5.0 Review: Area and Perimeter/Circumference of Basic Plane Shapes
Name of ShapeAreaPerimeter/CircumferenceSquareA = l² square unitsP = 4l unitsRectangleA = l × b square unitsP = 2(l + b) unitsParallelogramA = base × height square unitsP = 2(sum of adjacent sides) unitsTriangleA = (1/2) × base × height square unitsP = sum of all three sides unitsEquilateral TriangleA = (√3/4) × side² square unitsP = 3 × side unitsRhombusA = (1/2) × diagonal1 × diagonal2 square unitsP = 4 × side unitsTrapeziumA = (1/2) × (sum of parallel sides) × height square unitsP = sum of all four sides unitsQuadrilateral (general)No single formula (depends on type)P = sum of all four sides unitsCircleA = πr² square units or A = πd²/4 square unitsC = 2πr = πd units
Note: For herb (dubo) planted in rectangular field minus circular cricket ground: Area for herb = Area of rectangle – Area of circle = l × b – πr²
5.1 Area of Pathways
A. Outer Path Around Rectangle
- Outer dimensions: length = l + 2w, breadth = b + 2w
- Area of path = (l + 2w)(b + 2w) – l × b = 2w(l + b + 2w) square units
Special case (Square): l = b → Area = 4w(l + w) square units
Outer Circular Path Around Circle
- Area of path = π(r + w)² – πr² = πw(2r + w) square units
- If diameter d given: πw(d + w) square units
B. Inner Path Around Rectangle
- Inner dimensions: length = l – 2w, breadth = b – 2w
- Area of path = l × b – (l – 2w)(b – 2w) = 2w(l + b – 2w) square units
Special case (Square): 4w(l – w) square units
Inner Circular Path Around Circle
- Area of path = πR² – π(R – w)² = πw(2R – w) square units
- If diameter d given: πw(d – w) square units
C. Cross Paths (Perpendicular at Middle)
- Two paths cross, forming a + shape
- Area = (l × w) + (b × w) – w² (subtract overlapping square)

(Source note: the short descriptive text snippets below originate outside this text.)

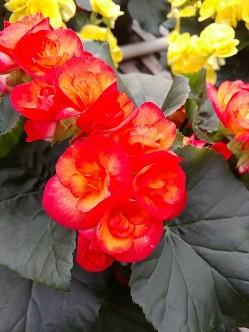 "6.5"" Rieger Begonia (Carneval)"
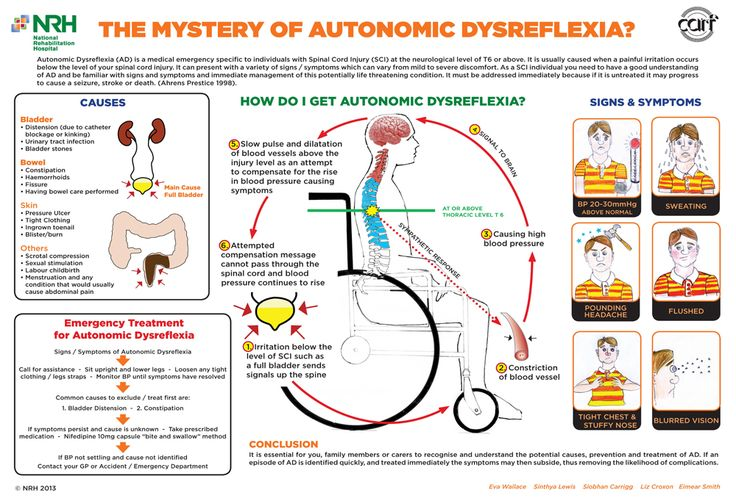 Autonomic Dysreflexia.  >>> See it. Believe it. Do it. Watch thousands of spinal cord injury videos at SPINALpedia.com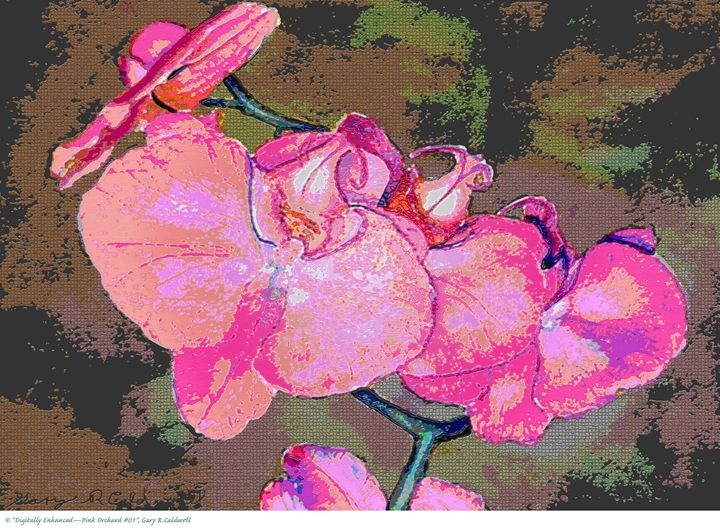 Digitally Enhanced-Pink Orchard #01 - Gary R. Caldwell | CADesign, Art & Photos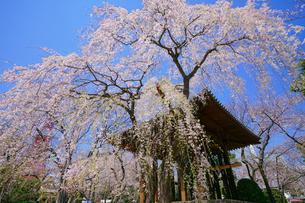 増上寺の枝垂れ桜の写真素材 [FYI01813454]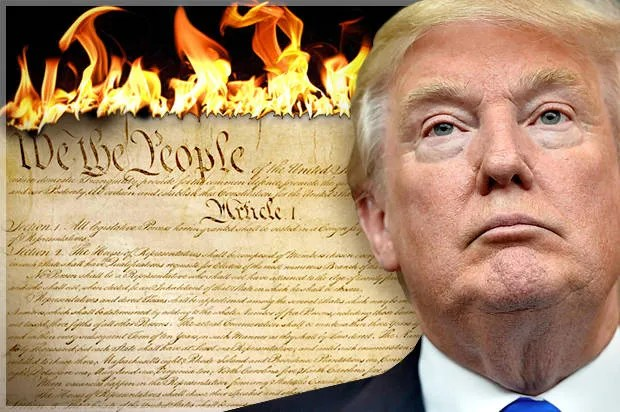 Image result for images of Trump and constitution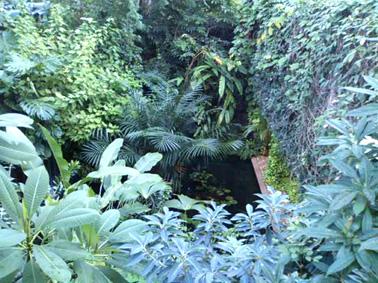 夢の島熱帯植物館⑩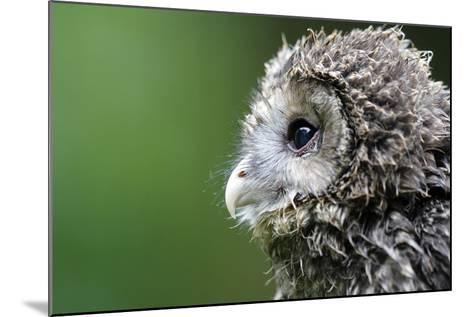 Ural Owl, Strix Uralensis, Young Animal-Ronald Wittek-Mounted Photographic Print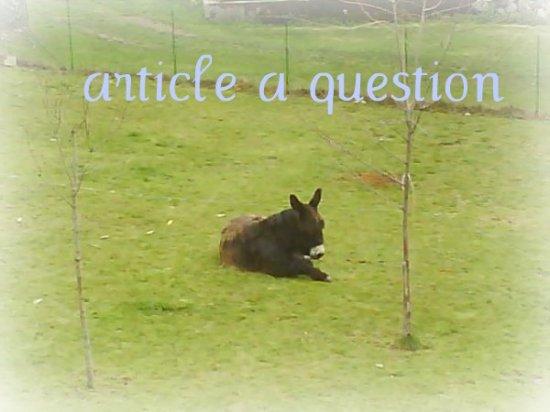 Article à questions /!\
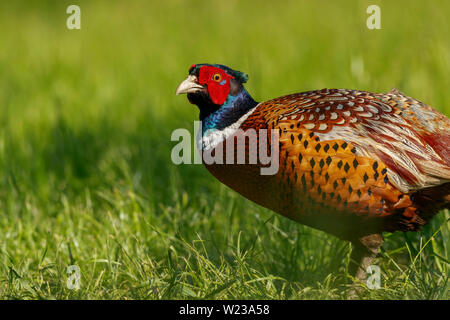 Male common pheasant, Phasianus colchicus, standing in grass, Koros-Maros National Park, Bekes County, Hungary - Stock Image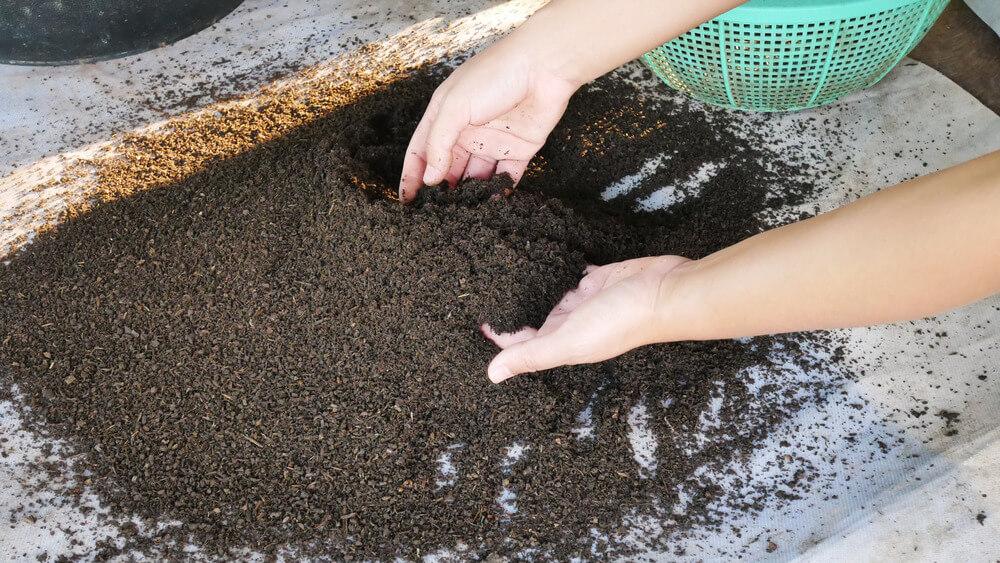 como adubar plantas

- = w(l + b – w) square units
D. Cost of Paving Paths
- Number of tiles/stones N = (Area of path) / (Area of one tile)
- Total cost = N × cost per tile
5.2 Surfaces of Room
5.2.1 Area of Four Walls, Floor, and Ceiling
- Area of four walls = 2h(l + b) square units
- Area of floor + ceiling = 2(l × b) square units
- Total (four walls + floor + ceiling) = 2(lh + bh + lb) square units
Excluding doors/windows: Paintable/plaster area = Area of four walls – (total area of doors + windows)
5.2.2 Cost of Carpeting, Painting, Plastering, etc.
- Total cost = Area × rate per square unit
Important Solved Examples (Selected)
Q1. Find area and perimeter of a square of side 14 m.
Area = side × side
Area = 14 × 14
Area = 196 m²
Perimeter = 4 × side
Perimeter = 4 × 14
Perimeter = 56 m
Q2. Find area of a rectangle 20 m × 14 m.
Area = length × breadth
Area = 20 × 14
Area = 280 m²
Q3. A circular path of width 3 m surrounds a circle of radius 14 m. Find area of path.
Formula: Area of path = πw(2r + w)
= (22/7) × 3 × (2 × 14 + 3)
= (22/7) × 3 × 31
= 290.14 m²
Q4. Find area of four walls of a room 10 m × 8 m × 5 m.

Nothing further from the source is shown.